在心中過瞭一遍自己在靈山之上相熟的朋友,一下也料不到此刻到訪的會是誰。喜恰替哪吒將上衣披上,又小心為他攏好被子,連忙走出門去。
她的指尖撫過瞭他的身軀,他的體溫向來火熱,此刻卻有幾分虛弱的冰涼,叫她心裡更加難受起來。
“來人如何模樣?”待出瞭屋子,喜恰並著將離疾步往洞外走去,問瞭一聲。
將離略一思索,細細答道:“來人身著白衣,瞧著倒是清冷至極,寡言少語,隻說自己從靈山來,請見夫人,別的就不曾相告瞭。”
因著憂心哪吒,喜恰一時難以細想,靈山著白衣或是素袍的靈僧和仙人很多,並不好分辨,她的心還是亂作一團,隻有腳步越來越急。
她確然沒想到——來人竟然是金吒。
但他是哪吒的哥哥,說起來也是自己的義兄,如此想,他來也不是不可能。
靈山前部護法,如將離所言為人清冷矜薄,通常少與旁人說話,常常孤身一人,她的記憶裡也沒有與他相熟的畫面。

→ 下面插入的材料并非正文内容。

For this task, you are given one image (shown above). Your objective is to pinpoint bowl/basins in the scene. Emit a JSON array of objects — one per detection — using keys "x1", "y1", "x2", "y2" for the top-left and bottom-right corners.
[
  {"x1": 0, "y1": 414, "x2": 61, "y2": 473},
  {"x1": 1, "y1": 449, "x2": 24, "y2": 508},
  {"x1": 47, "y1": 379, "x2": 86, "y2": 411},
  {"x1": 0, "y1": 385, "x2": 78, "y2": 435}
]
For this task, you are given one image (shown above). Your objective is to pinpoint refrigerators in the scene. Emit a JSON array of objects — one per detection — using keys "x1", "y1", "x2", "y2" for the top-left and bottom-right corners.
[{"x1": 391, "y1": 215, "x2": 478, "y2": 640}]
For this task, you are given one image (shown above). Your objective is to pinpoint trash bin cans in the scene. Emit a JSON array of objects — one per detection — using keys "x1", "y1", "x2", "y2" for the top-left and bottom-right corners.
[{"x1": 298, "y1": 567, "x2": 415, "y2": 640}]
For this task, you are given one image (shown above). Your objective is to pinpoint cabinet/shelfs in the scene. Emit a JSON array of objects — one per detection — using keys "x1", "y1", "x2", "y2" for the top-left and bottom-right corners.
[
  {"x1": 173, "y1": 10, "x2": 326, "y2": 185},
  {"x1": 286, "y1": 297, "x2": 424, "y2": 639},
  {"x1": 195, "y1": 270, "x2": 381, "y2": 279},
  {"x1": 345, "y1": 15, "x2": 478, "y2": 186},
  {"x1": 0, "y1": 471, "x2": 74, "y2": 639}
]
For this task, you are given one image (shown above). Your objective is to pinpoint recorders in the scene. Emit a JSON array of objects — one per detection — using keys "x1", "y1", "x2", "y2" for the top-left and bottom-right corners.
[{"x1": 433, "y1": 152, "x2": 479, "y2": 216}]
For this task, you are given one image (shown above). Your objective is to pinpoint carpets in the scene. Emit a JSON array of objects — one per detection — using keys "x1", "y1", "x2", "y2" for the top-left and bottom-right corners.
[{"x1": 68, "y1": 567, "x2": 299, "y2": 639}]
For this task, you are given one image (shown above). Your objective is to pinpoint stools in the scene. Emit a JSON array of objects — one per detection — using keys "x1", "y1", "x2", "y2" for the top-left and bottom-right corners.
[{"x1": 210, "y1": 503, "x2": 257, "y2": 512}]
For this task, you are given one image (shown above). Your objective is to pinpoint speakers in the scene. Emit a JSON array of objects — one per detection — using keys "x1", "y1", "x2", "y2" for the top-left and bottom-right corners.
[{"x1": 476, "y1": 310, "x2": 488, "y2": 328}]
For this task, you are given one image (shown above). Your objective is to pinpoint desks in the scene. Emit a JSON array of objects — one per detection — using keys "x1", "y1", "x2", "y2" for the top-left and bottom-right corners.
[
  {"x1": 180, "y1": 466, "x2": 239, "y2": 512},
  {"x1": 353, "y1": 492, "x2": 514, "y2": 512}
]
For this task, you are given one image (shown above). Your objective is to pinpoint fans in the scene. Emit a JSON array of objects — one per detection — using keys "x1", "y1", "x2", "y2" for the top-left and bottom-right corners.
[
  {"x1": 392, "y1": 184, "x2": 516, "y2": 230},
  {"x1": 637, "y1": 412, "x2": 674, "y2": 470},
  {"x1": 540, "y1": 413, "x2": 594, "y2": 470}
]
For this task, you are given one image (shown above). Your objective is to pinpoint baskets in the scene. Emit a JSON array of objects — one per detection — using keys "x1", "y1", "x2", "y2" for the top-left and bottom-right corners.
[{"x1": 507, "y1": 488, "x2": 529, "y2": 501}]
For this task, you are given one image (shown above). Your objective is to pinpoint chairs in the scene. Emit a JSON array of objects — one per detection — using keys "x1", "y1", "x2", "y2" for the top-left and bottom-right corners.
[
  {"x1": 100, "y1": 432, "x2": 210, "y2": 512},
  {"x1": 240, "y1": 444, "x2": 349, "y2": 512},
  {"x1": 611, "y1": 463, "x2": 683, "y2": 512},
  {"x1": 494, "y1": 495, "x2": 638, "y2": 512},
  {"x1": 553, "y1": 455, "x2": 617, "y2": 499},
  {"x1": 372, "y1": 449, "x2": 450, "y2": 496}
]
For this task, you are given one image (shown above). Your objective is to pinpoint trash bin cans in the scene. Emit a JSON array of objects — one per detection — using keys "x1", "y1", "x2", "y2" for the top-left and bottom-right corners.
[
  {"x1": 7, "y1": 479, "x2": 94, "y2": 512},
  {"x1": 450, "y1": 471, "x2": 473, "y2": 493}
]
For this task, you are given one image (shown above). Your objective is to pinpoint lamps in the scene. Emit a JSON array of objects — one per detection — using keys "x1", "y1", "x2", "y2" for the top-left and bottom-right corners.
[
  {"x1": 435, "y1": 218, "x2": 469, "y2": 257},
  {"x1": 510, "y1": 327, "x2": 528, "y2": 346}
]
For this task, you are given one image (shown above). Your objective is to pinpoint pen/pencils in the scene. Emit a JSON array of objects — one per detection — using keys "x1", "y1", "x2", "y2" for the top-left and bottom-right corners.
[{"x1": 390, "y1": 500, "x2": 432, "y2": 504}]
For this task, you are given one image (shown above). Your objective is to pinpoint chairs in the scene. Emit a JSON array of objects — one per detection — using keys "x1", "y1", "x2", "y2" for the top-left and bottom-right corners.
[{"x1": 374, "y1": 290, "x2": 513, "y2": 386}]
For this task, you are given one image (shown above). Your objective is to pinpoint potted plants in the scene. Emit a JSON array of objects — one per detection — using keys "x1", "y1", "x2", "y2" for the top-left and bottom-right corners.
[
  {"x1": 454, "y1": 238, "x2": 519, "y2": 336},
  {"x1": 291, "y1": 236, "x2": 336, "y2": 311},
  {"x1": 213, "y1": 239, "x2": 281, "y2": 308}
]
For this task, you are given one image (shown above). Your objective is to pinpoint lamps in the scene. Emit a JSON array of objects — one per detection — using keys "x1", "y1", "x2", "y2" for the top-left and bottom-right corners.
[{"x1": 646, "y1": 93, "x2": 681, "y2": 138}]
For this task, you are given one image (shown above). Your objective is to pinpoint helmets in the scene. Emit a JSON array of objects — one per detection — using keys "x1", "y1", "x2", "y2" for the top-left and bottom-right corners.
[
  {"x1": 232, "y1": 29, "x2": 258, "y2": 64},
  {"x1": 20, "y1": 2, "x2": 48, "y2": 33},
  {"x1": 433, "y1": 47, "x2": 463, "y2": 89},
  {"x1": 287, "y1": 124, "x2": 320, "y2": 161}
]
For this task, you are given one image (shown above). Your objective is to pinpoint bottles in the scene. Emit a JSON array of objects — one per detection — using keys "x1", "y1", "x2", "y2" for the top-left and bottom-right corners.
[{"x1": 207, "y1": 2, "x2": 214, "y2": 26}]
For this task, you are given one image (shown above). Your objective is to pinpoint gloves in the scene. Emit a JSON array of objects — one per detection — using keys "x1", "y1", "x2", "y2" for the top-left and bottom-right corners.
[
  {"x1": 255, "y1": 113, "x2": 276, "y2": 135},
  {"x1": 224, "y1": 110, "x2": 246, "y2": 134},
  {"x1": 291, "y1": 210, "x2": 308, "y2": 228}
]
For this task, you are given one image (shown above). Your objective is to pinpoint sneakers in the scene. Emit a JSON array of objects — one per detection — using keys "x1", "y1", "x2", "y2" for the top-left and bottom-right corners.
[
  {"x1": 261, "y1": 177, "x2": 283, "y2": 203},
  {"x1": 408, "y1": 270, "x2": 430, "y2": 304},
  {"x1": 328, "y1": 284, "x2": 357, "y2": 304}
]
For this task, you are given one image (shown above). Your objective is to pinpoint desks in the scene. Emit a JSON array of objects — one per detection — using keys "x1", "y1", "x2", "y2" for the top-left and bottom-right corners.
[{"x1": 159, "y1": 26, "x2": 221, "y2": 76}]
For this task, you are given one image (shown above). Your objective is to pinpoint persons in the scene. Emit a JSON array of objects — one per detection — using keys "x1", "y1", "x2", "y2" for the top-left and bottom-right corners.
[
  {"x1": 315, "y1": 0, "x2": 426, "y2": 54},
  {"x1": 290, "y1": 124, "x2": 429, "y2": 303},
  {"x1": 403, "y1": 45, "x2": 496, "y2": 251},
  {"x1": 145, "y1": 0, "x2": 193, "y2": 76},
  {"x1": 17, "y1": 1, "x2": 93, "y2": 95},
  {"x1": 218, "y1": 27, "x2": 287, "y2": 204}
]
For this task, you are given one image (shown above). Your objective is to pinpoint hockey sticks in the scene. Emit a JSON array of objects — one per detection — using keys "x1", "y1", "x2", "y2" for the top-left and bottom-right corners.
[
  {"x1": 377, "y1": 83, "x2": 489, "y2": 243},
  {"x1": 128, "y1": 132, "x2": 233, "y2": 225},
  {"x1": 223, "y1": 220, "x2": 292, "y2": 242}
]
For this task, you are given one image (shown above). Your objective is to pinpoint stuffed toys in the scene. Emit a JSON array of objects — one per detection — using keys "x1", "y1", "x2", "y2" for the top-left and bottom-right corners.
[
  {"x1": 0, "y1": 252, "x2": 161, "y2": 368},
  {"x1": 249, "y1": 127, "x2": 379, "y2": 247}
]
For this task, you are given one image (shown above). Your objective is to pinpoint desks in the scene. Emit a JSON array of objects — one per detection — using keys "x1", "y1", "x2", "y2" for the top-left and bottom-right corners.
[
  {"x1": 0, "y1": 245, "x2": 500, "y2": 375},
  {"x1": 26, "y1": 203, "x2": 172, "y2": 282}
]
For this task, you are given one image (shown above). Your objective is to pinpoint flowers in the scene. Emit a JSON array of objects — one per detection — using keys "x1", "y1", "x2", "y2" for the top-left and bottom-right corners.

喜恰看他,頭一次這樣認真打量,才發覺他與哪吒雖是兄弟,卻全然不像。
容貌上或許有幾分相似,但哪吒那雙鳳眸清亮晶瑩,眼尾有些微微上挑的弧度,很有幾分少年氣。
金吒的眉目卻更加內斂,雙目澄淡柔麗,眼眸微垂,盡斂光華,隻顯得一絲疏漠。
“喜恰。”他輕輕啓唇,竟先與她打瞭招呼,“……近來可安?”
雖然音色也是如人一般的冷冽淡漠,喜恰心思敏銳,卻從中聽出瞭一點其他的情緒。